Hoje estamos sintonizadas, a carteira e eu. Já vai aprendendo umas coisinhas. O dia 1 de Fevereiro só pode significar uma coisa para ambas: a data do ignóbil Regicídio. O dia em que mataram El-Rei e, não contentes com isso, também o Príncipe Real.

Mas está a ser tarefa difícil. Nunca antes tinha escrito sobre o Regicídio e convenhamos que não é agradável. Dispensava falar agora sobre a história do crime em si, antecedentes, conspirações e envolvimentos, embora tenha uma opinião bastante firmada sobre o assunto.

Queria antes falar do sentimento de perda que nos afecta pessoalmente sempre que há uma morte, mas que neste caso nos afecta a todos como Nação. Para muita gente, não só monárquicos, é a data mais triste da nossa História. Custa acreditar que haja quem consiga ficar completamente indiferente. É um sentimento de perda, quase de orfandade, que ainda hoje perdura. Relembramos El-Rei D. Carlos com saudade e lamentamos o desperdício destas duas vidas tão preciosas.

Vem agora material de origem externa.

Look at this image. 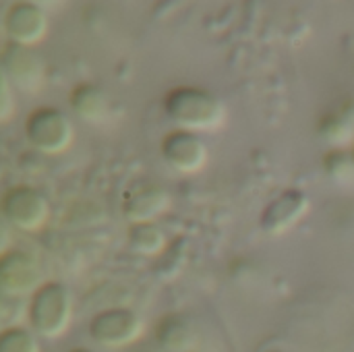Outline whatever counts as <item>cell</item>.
I'll return each instance as SVG.
<instances>
[{
	"instance_id": "4",
	"label": "cell",
	"mask_w": 354,
	"mask_h": 352,
	"mask_svg": "<svg viewBox=\"0 0 354 352\" xmlns=\"http://www.w3.org/2000/svg\"><path fill=\"white\" fill-rule=\"evenodd\" d=\"M143 334L141 317L124 307L106 309L89 324V336L106 349H124L137 342Z\"/></svg>"
},
{
	"instance_id": "16",
	"label": "cell",
	"mask_w": 354,
	"mask_h": 352,
	"mask_svg": "<svg viewBox=\"0 0 354 352\" xmlns=\"http://www.w3.org/2000/svg\"><path fill=\"white\" fill-rule=\"evenodd\" d=\"M326 170L334 176V178H353L354 176V158L353 154L344 151V149H334L326 156Z\"/></svg>"
},
{
	"instance_id": "17",
	"label": "cell",
	"mask_w": 354,
	"mask_h": 352,
	"mask_svg": "<svg viewBox=\"0 0 354 352\" xmlns=\"http://www.w3.org/2000/svg\"><path fill=\"white\" fill-rule=\"evenodd\" d=\"M0 110H2V120H6L10 116V112H12V104H10V83H8L6 77H2V106H0Z\"/></svg>"
},
{
	"instance_id": "13",
	"label": "cell",
	"mask_w": 354,
	"mask_h": 352,
	"mask_svg": "<svg viewBox=\"0 0 354 352\" xmlns=\"http://www.w3.org/2000/svg\"><path fill=\"white\" fill-rule=\"evenodd\" d=\"M129 245L137 253L156 255V253H160L164 249L166 239H164V232L153 222H143V224H133L131 226Z\"/></svg>"
},
{
	"instance_id": "1",
	"label": "cell",
	"mask_w": 354,
	"mask_h": 352,
	"mask_svg": "<svg viewBox=\"0 0 354 352\" xmlns=\"http://www.w3.org/2000/svg\"><path fill=\"white\" fill-rule=\"evenodd\" d=\"M164 108L168 118L180 127V131L203 133L214 131L224 122V104L209 91L199 87H176L166 100Z\"/></svg>"
},
{
	"instance_id": "7",
	"label": "cell",
	"mask_w": 354,
	"mask_h": 352,
	"mask_svg": "<svg viewBox=\"0 0 354 352\" xmlns=\"http://www.w3.org/2000/svg\"><path fill=\"white\" fill-rule=\"evenodd\" d=\"M48 29L46 12L33 2H15L4 15V31L17 46H35Z\"/></svg>"
},
{
	"instance_id": "9",
	"label": "cell",
	"mask_w": 354,
	"mask_h": 352,
	"mask_svg": "<svg viewBox=\"0 0 354 352\" xmlns=\"http://www.w3.org/2000/svg\"><path fill=\"white\" fill-rule=\"evenodd\" d=\"M309 210V197L299 191L290 189L278 195L261 216V228L270 234H284L288 232Z\"/></svg>"
},
{
	"instance_id": "15",
	"label": "cell",
	"mask_w": 354,
	"mask_h": 352,
	"mask_svg": "<svg viewBox=\"0 0 354 352\" xmlns=\"http://www.w3.org/2000/svg\"><path fill=\"white\" fill-rule=\"evenodd\" d=\"M0 352H41L37 338L25 328H8L0 336Z\"/></svg>"
},
{
	"instance_id": "3",
	"label": "cell",
	"mask_w": 354,
	"mask_h": 352,
	"mask_svg": "<svg viewBox=\"0 0 354 352\" xmlns=\"http://www.w3.org/2000/svg\"><path fill=\"white\" fill-rule=\"evenodd\" d=\"M27 141L41 154L56 156L71 147L73 127L66 114L56 108H37L25 120Z\"/></svg>"
},
{
	"instance_id": "2",
	"label": "cell",
	"mask_w": 354,
	"mask_h": 352,
	"mask_svg": "<svg viewBox=\"0 0 354 352\" xmlns=\"http://www.w3.org/2000/svg\"><path fill=\"white\" fill-rule=\"evenodd\" d=\"M73 317V299L64 284L46 282L41 284L29 305V324L35 334L44 338L62 336Z\"/></svg>"
},
{
	"instance_id": "10",
	"label": "cell",
	"mask_w": 354,
	"mask_h": 352,
	"mask_svg": "<svg viewBox=\"0 0 354 352\" xmlns=\"http://www.w3.org/2000/svg\"><path fill=\"white\" fill-rule=\"evenodd\" d=\"M2 68L8 81L12 79L17 87L27 89V91H35L44 79V64L41 60L29 52V48L17 46V44H8L2 52Z\"/></svg>"
},
{
	"instance_id": "19",
	"label": "cell",
	"mask_w": 354,
	"mask_h": 352,
	"mask_svg": "<svg viewBox=\"0 0 354 352\" xmlns=\"http://www.w3.org/2000/svg\"><path fill=\"white\" fill-rule=\"evenodd\" d=\"M353 158H354V149H353Z\"/></svg>"
},
{
	"instance_id": "18",
	"label": "cell",
	"mask_w": 354,
	"mask_h": 352,
	"mask_svg": "<svg viewBox=\"0 0 354 352\" xmlns=\"http://www.w3.org/2000/svg\"><path fill=\"white\" fill-rule=\"evenodd\" d=\"M71 352H91V351H87V349H75V351H71Z\"/></svg>"
},
{
	"instance_id": "12",
	"label": "cell",
	"mask_w": 354,
	"mask_h": 352,
	"mask_svg": "<svg viewBox=\"0 0 354 352\" xmlns=\"http://www.w3.org/2000/svg\"><path fill=\"white\" fill-rule=\"evenodd\" d=\"M71 106L73 110L89 120V122H100L104 120V116L108 114V100H106V93L91 85V83H83V85H77L71 93Z\"/></svg>"
},
{
	"instance_id": "8",
	"label": "cell",
	"mask_w": 354,
	"mask_h": 352,
	"mask_svg": "<svg viewBox=\"0 0 354 352\" xmlns=\"http://www.w3.org/2000/svg\"><path fill=\"white\" fill-rule=\"evenodd\" d=\"M164 160L183 174H193L201 170L207 162V149L197 133L189 131H172L162 141Z\"/></svg>"
},
{
	"instance_id": "14",
	"label": "cell",
	"mask_w": 354,
	"mask_h": 352,
	"mask_svg": "<svg viewBox=\"0 0 354 352\" xmlns=\"http://www.w3.org/2000/svg\"><path fill=\"white\" fill-rule=\"evenodd\" d=\"M160 344L170 352H187L193 346V332L178 317H168L158 330Z\"/></svg>"
},
{
	"instance_id": "6",
	"label": "cell",
	"mask_w": 354,
	"mask_h": 352,
	"mask_svg": "<svg viewBox=\"0 0 354 352\" xmlns=\"http://www.w3.org/2000/svg\"><path fill=\"white\" fill-rule=\"evenodd\" d=\"M0 288L8 297H25L39 288V268L25 251H8L0 261Z\"/></svg>"
},
{
	"instance_id": "11",
	"label": "cell",
	"mask_w": 354,
	"mask_h": 352,
	"mask_svg": "<svg viewBox=\"0 0 354 352\" xmlns=\"http://www.w3.org/2000/svg\"><path fill=\"white\" fill-rule=\"evenodd\" d=\"M170 205L168 193L158 187V185H137L133 187L122 201V212L124 218L131 224H143V222H151L156 216H160L162 212H166Z\"/></svg>"
},
{
	"instance_id": "5",
	"label": "cell",
	"mask_w": 354,
	"mask_h": 352,
	"mask_svg": "<svg viewBox=\"0 0 354 352\" xmlns=\"http://www.w3.org/2000/svg\"><path fill=\"white\" fill-rule=\"evenodd\" d=\"M2 212H4V218L15 228L23 232H35L46 224L50 216V205L37 189L19 185V187H12L4 195Z\"/></svg>"
}]
</instances>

O Regicídio é tanto mais ignóbil quanto ninguém acredita que fosse um desejo do povo. Seria apenas o anseio de uns poucos, tão vis quanto o acto. Não foi um assassínio qualquer, uma obra de loucos. Sabiam o que faziam e foram directos à raiz da árvore, causando um golpe profundo. E era mesmo isso o pretendido, decepar a raiz. Para ir secando Portugal.

Com estas mortes, quiseram propositadamente cortar a ligação umbilical dos portugueses à Pátria e à história. Pois, porque um Rei é também a nossa História. O nosso garante perante interesses poderosos, o garante da nossa independência, da nossa identidade, da nossa cultura.

Quando assim se destrói o símbolo e a alma da Nação, da História, da perenidade, da independência, da identidade, o objectivo é claro. Queriam a rotura ambicionando o esquecimento. Mas não conseguiram, pois não? Se assim fosse não havia, 105 anos depois, tantos monárquicos neste país. Com diferentes ideias é certo, mas unidos no mesmo propósito.

O recurso à violência, no Regicídio, dois anos depois, no 5 de Outubro, e nos anos subsequentes, para impor um regime por que poucos pugnavam, não foi um bom princípio. Nunca seria, até por isso mesmo, e de nada adiantou. Em muitos casos até atrasou. O problema não estava no Rei ou no regime, mas no sistema. Ainda hoje.

Perdendo o ponto de referência e a rosa-dos-ventos, as consequências são previsíveis. Andamos às voltas, perdidos e acreditamos em tudo o que nos pareça indicar o caminho certo. Somos, e temos sido, sempre enganados.

Nunca mais foi o mesmo, Portugal. A falta que nos fez e faz o Rei… Sentimo-lo todos os dias.